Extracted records
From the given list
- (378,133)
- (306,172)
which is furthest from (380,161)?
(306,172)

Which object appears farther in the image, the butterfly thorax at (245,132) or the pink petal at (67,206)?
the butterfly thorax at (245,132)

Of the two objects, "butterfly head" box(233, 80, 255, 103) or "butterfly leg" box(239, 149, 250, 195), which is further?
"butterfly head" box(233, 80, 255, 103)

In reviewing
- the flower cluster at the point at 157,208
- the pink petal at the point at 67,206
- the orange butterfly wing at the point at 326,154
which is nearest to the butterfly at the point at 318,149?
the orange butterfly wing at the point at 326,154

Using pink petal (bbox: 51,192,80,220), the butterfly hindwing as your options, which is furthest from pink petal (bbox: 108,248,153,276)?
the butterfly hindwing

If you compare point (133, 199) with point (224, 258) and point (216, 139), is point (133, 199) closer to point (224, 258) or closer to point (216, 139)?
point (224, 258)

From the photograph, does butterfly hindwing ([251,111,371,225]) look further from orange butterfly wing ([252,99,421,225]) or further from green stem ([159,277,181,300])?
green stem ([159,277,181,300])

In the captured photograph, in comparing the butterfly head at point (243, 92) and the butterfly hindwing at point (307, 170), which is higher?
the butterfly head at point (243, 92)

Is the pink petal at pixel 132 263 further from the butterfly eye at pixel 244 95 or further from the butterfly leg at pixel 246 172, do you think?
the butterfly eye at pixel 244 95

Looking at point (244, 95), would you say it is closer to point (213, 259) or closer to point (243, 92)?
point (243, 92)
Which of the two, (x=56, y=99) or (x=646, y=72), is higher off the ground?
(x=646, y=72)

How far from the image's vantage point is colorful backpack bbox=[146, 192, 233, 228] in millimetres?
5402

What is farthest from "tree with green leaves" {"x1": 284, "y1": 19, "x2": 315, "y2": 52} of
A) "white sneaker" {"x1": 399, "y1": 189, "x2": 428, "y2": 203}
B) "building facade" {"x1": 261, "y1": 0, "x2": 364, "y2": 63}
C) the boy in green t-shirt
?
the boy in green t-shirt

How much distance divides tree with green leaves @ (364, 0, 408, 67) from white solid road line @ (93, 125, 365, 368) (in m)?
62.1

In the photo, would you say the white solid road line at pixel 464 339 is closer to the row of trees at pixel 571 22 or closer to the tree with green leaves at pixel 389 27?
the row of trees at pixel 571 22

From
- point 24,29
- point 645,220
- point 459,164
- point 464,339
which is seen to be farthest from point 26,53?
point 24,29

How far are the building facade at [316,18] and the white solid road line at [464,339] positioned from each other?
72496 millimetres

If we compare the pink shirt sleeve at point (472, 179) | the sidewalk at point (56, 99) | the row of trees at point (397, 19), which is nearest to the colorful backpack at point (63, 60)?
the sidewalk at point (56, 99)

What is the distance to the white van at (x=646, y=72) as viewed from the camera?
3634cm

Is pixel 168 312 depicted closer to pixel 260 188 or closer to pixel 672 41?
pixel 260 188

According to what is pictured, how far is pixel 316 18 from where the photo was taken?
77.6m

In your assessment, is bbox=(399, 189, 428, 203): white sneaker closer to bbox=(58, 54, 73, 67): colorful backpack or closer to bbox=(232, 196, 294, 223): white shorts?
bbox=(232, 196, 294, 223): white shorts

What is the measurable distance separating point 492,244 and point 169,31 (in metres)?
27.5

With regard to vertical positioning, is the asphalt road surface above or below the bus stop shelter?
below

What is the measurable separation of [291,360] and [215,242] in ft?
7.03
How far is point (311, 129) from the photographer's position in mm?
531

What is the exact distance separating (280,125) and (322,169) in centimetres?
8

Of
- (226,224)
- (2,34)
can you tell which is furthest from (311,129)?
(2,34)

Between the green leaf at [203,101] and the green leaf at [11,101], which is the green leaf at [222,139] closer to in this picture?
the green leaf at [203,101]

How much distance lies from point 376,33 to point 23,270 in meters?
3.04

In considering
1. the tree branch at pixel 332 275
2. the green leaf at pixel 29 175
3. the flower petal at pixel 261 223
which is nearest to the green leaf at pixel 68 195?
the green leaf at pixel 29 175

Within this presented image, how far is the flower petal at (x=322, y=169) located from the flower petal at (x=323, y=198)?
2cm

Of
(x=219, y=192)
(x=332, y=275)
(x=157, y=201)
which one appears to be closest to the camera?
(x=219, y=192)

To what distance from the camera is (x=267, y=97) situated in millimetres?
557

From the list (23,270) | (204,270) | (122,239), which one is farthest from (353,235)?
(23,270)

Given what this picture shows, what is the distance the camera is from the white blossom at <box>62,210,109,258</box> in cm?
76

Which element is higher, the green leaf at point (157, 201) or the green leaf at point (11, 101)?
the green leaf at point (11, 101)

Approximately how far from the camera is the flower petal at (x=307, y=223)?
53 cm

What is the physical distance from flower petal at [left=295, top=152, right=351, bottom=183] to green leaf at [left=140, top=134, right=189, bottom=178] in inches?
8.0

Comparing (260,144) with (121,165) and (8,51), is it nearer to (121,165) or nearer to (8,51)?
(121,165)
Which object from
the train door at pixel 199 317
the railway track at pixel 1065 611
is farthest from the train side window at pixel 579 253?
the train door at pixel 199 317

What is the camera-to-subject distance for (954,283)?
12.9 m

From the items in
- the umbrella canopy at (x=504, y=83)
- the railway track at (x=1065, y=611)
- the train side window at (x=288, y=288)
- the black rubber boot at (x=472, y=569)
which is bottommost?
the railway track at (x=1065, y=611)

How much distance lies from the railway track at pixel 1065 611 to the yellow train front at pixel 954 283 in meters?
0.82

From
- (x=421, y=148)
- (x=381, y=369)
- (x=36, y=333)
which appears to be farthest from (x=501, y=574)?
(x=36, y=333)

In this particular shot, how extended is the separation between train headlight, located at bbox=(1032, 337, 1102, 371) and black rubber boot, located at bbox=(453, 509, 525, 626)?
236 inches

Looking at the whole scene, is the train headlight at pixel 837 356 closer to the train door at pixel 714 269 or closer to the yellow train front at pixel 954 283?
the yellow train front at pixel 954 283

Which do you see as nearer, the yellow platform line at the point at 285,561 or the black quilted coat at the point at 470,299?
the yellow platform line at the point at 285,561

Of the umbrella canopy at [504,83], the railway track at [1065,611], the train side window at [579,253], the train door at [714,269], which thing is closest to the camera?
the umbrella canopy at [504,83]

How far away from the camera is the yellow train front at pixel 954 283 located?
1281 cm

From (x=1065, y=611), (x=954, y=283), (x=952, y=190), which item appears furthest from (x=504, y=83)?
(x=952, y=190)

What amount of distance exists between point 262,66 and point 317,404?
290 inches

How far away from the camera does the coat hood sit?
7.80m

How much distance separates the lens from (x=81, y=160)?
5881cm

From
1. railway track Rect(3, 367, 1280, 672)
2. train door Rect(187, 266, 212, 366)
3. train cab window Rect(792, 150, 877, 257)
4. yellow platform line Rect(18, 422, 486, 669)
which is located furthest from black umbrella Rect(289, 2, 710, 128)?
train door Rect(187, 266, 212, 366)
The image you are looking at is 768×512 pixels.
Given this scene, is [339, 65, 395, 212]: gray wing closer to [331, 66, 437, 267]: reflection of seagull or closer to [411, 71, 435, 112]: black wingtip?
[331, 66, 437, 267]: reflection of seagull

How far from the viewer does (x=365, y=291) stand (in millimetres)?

● **WHAT IS REQUIRED**: Each line of the material should be duplicated exactly, please.

● **EXERCISE OUTPUT**:
From the given list
- (378,133)
- (306,172)
which is furthest from (380,161)?
(306,172)

Which object appears farther in the image, the butterfly thorax at (245,132) or the pink petal at (67,206)?
the butterfly thorax at (245,132)

Of the two objects, "butterfly head" box(233, 80, 255, 103) or "butterfly leg" box(239, 149, 250, 195), which is further?
"butterfly head" box(233, 80, 255, 103)

In reviewing
- the flower cluster at the point at 157,208
- the pink petal at the point at 67,206
- the orange butterfly wing at the point at 326,154
which is nearest to the butterfly at the point at 318,149?
the orange butterfly wing at the point at 326,154

Using pink petal (bbox: 51,192,80,220), the butterfly hindwing as your options, which is furthest from pink petal (bbox: 108,248,153,276)?
the butterfly hindwing

If you compare point (133, 199) with point (224, 258) and point (216, 139), is point (133, 199) closer to point (224, 258) or closer to point (216, 139)?
point (224, 258)

From the photograph, does butterfly hindwing ([251,111,371,225]) look further from orange butterfly wing ([252,99,421,225]) or further from green stem ([159,277,181,300])?
green stem ([159,277,181,300])

In the captured photograph, in comparing the butterfly head at point (243, 92) and the butterfly hindwing at point (307, 170), which is higher?
the butterfly head at point (243, 92)

Is the pink petal at pixel 132 263 further from the butterfly eye at pixel 244 95 or further from the butterfly leg at pixel 246 172, do you think?
the butterfly eye at pixel 244 95

Looking at point (244, 95), would you say it is closer to point (213, 259) or closer to point (243, 92)?
point (243, 92)
Which of the two, (x=56, y=99) or (x=646, y=72), is higher off the ground?
(x=646, y=72)

How far from the image's vantage point is colorful backpack bbox=[146, 192, 233, 228] in millimetres?
5402

What is farthest from "tree with green leaves" {"x1": 284, "y1": 19, "x2": 315, "y2": 52} of
A) "white sneaker" {"x1": 399, "y1": 189, "x2": 428, "y2": 203}
B) "building facade" {"x1": 261, "y1": 0, "x2": 364, "y2": 63}
C) the boy in green t-shirt
?
the boy in green t-shirt

How much distance divides tree with green leaves @ (364, 0, 408, 67) from white solid road line @ (93, 125, 365, 368) (in m)?
62.1

In the photo, would you say the white solid road line at pixel 464 339 is closer to the row of trees at pixel 571 22 or closer to the tree with green leaves at pixel 389 27?
the row of trees at pixel 571 22

From
- point 24,29
- point 645,220
- point 459,164
- point 464,339
which is seen to be farthest from point 26,53?
point 24,29

How far are the building facade at [316,18] and the white solid road line at [464,339] positioned from each other?
72496 millimetres

If we compare the pink shirt sleeve at point (472, 179) | the sidewalk at point (56, 99) | the row of trees at point (397, 19), which is nearest to the colorful backpack at point (63, 60)?
the sidewalk at point (56, 99)

What is the distance to the white van at (x=646, y=72) as viewed from the camera?
3634cm

Is pixel 168 312 depicted closer to pixel 260 188 or closer to pixel 672 41?
pixel 260 188

According to what is pictured, how far is pixel 316 18 from where the photo was taken?
77.6m

In your assessment, is bbox=(399, 189, 428, 203): white sneaker closer to bbox=(58, 54, 73, 67): colorful backpack or closer to bbox=(232, 196, 294, 223): white shorts?
bbox=(232, 196, 294, 223): white shorts

What is the measurable distance separating point 492,244 and point 169,31 (in metres)?
27.5

With regard to vertical positioning, is the asphalt road surface above or below the bus stop shelter?
below

What is the measurable separation of [291,360] and [215,242] in ft?
7.03
How far is point (311, 129) from the photographer's position in mm?
531

What is the exact distance separating (280,125) and (322,169) in centimetres?
8

Of
- (226,224)
- (2,34)
can you tell which is furthest from (311,129)?
(2,34)

Between the green leaf at [203,101] and the green leaf at [11,101], which is the green leaf at [222,139] closer to in this picture?
the green leaf at [203,101]

How much distance lies from point 376,33 to point 23,270 in meters?
3.04

In considering
1. the tree branch at pixel 332 275
2. the green leaf at pixel 29 175
3. the flower petal at pixel 261 223
which is nearest to the green leaf at pixel 68 195?
the green leaf at pixel 29 175

Within this presented image, how far is the flower petal at (x=322, y=169) located from the flower petal at (x=323, y=198)?
2cm

Of
(x=219, y=192)
(x=332, y=275)
(x=157, y=201)
which one appears to be closest to the camera?
(x=219, y=192)

To what distance from the camera is (x=267, y=97) situated in millimetres?
557

From the list (23,270) | (204,270) | (122,239), which one is farthest from (353,235)?
(23,270)

Given what this picture shows, what is the distance the camera is from the white blossom at <box>62,210,109,258</box> in cm?
76

Which element is higher, the green leaf at point (157, 201) or the green leaf at point (11, 101)?
the green leaf at point (11, 101)

Approximately how far from the camera is the flower petal at (x=307, y=223)?
53 cm

What is the physical distance from flower petal at [left=295, top=152, right=351, bottom=183] to green leaf at [left=140, top=134, right=189, bottom=178] in inches?
8.0

Comparing (260,144) with (121,165) and (8,51), is it nearer to (121,165) or nearer to (8,51)?
(121,165)
Which object from
the train door at pixel 199 317
the railway track at pixel 1065 611
is farthest from the train side window at pixel 579 253?
the train door at pixel 199 317

What is the camera-to-subject distance for (954,283)?
12.9 m

From the items in
- the umbrella canopy at (x=504, y=83)
- the railway track at (x=1065, y=611)
- the train side window at (x=288, y=288)
- the black rubber boot at (x=472, y=569)
which is bottommost?
the railway track at (x=1065, y=611)

How much distance lies from the railway track at pixel 1065 611 to the yellow train front at pixel 954 283 in meters?
0.82

From
- (x=421, y=148)
- (x=381, y=369)
- (x=36, y=333)
which appears to be farthest from (x=501, y=574)?
(x=36, y=333)

In this particular shot, how extended is the separation between train headlight, located at bbox=(1032, 337, 1102, 371) and black rubber boot, located at bbox=(453, 509, 525, 626)?
236 inches

Looking at the whole scene, is the train headlight at pixel 837 356 closer to the train door at pixel 714 269 or closer to the yellow train front at pixel 954 283?
the yellow train front at pixel 954 283

Which do you see as nearer, the yellow platform line at the point at 285,561 or the black quilted coat at the point at 470,299?
the yellow platform line at the point at 285,561

Of the umbrella canopy at [504,83], the railway track at [1065,611], the train side window at [579,253], the train door at [714,269], which thing is closest to the camera?
the umbrella canopy at [504,83]

How far away from the camera is the yellow train front at pixel 954 283 located?
1281 cm

From (x=1065, y=611), (x=954, y=283), (x=952, y=190), which item appears furthest from (x=504, y=83)?
(x=952, y=190)

What amount of distance exists between point 262,66 and point 317,404?
290 inches

How far away from the camera does the coat hood sit?
7.80m

How much distance separates the lens from (x=81, y=160)?
5881cm

From
1. railway track Rect(3, 367, 1280, 672)
2. train door Rect(187, 266, 212, 366)
3. train cab window Rect(792, 150, 877, 257)
4. yellow platform line Rect(18, 422, 486, 669)
which is located furthest from black umbrella Rect(289, 2, 710, 128)?
train door Rect(187, 266, 212, 366)
The image you are looking at is 768×512 pixels.
Given this scene, is [339, 65, 395, 212]: gray wing closer to [331, 66, 437, 267]: reflection of seagull or closer to [411, 71, 435, 112]: black wingtip?
[331, 66, 437, 267]: reflection of seagull

How far from the viewer does (x=365, y=291) stand (in millimetres)?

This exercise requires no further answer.